About this book
CHEMISTRY STUDENT GUIDES. GUIDED BY STUDENTS
Why did the drug thalidomide cause birth defects? What is the chemical difference between sucrose and lactose in your food? Stereochemistry holds the answer and is essential to the understanding of the chemistry of life.
Stereochemistry is an important concept that often causes confusion amongst students when they learn it for the first time. Unlike most other areas of chemistry, it requires the chemist to visualise molecules in 3D, which can be difficult. In this book we deal with tricky concepts like conformation and configuration, how to represent them accurately and how to use the correct terms to describe them in both organic and inorganic chemistry. We involved students in the writing process to ensure we deal with areas that you find difficult, in an understandable language. With problems designed to focus on common errors and misconceptions, real life examples, and practical hands-on exercises coupled with visualisation tips, our intention is to give you the tools to become confident in stererochemistry.
Complementing mainstream organic textbooks, or self-study, this book is for anyone who has struggled with describing alkenes as E or Z, assigning R and S absolute configurations, drawing Newman projections or chair representations of cyclohexanes, axial chirality, understanding the stereochemistry of octahedral metal complexes and indeed explaining complexities observed in NMR spectra.
Chemistry Student Guides are written with current students involved at every stage, guiding the books towards the most challenging aspects of the topic. Student co-authors for Introduction to Stereochemistry are Caroline Akamune, Michael Lloyd and Matthew Taylor.
- Stereogenic Centres, Enantiomers and Diastereoisomers
- Conformation of Acyclic Compounds
- Conformation of cyclic compounds
- Chiral Molecules without a Stereogenic Atom
- Stereochemistry of inorganic molecules
Andrew Clark is a Professor in Chemistry and the University Academic Director responsible for all Undergraduate programmes at the University of Warwick.
Russ Kitson is Associate Professor in Chemistry at the University of Warwick. Russ’ research centres around organic chemistry and chemical education with a focus on inclusive practice, laboratory learning, active learning, authentic learning, game-based learning and employability.
Nimesh Mistry is a Senior Teaching Fellow at the University of Leeds. Nimesh’s research interests are in chemistry education with a focus on laboratory education, organic chemistry education and authentic research experiences.

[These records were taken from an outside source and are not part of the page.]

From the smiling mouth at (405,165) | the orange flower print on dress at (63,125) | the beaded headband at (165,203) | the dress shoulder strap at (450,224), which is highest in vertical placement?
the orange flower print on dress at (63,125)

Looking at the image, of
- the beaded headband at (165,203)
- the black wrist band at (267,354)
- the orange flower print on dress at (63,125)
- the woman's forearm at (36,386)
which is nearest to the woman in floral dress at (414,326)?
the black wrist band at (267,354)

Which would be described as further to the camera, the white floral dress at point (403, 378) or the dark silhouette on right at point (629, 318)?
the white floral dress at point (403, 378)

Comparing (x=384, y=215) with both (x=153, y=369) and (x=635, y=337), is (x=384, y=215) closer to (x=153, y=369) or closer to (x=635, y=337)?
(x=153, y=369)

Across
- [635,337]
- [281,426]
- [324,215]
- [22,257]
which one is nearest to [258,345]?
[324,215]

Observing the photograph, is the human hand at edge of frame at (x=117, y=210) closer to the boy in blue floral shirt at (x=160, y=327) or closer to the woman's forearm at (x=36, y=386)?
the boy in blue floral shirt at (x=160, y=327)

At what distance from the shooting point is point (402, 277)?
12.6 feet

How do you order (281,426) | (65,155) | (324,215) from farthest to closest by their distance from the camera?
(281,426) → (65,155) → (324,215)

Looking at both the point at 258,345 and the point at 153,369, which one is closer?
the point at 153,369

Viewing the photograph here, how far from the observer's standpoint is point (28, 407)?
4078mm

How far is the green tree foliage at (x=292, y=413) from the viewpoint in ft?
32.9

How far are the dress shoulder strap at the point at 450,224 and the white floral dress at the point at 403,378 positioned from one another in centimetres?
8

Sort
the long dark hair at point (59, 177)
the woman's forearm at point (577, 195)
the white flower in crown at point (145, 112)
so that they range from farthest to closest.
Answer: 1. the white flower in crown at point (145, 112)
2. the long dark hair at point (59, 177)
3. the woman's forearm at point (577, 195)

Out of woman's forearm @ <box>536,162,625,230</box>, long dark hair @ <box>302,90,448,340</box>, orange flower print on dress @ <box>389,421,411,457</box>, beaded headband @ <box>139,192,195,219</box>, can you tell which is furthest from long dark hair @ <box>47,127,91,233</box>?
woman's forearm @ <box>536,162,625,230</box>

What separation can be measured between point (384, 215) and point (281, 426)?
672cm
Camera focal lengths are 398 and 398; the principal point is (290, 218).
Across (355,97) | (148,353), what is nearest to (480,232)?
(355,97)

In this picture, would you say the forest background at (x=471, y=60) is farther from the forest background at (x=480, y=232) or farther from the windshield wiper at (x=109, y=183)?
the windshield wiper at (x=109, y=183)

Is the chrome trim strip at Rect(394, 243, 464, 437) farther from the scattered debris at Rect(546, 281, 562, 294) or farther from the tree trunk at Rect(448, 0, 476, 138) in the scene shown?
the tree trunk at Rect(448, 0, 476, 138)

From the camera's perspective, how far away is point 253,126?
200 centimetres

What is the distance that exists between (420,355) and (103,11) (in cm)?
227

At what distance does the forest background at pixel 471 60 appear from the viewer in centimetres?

Paul Taylor is currently Professor of Chemical Education at the University of Leeds, where he is also Pro-Dean for Student Education in the Faculty of Engineering and Physical Sciences.
Mike Lloyd is a PhD student at Imperial College London, specialising in single-molecule chemistry for the study of neurodegenerative disease. He graduated from the University of Leeds with an MChem in Medicinal Chemistry in 2018, which included a summer internship with Dr Nimesh Mistry.
Matthew Taylor is a third-year chemistry with medicinal chemistry student at the University of Warwick. His research interests lie in synthetic organic chemistry and finding intuitive and creative ways of communicating the subject.
Caroline Akamune is a third year Undergraduate student in Chemistry at the University of Warwick. Following a summer research project with Dr Manuela Tosin she has developed a keen interest in synthetic organic chemistry and chemical biology.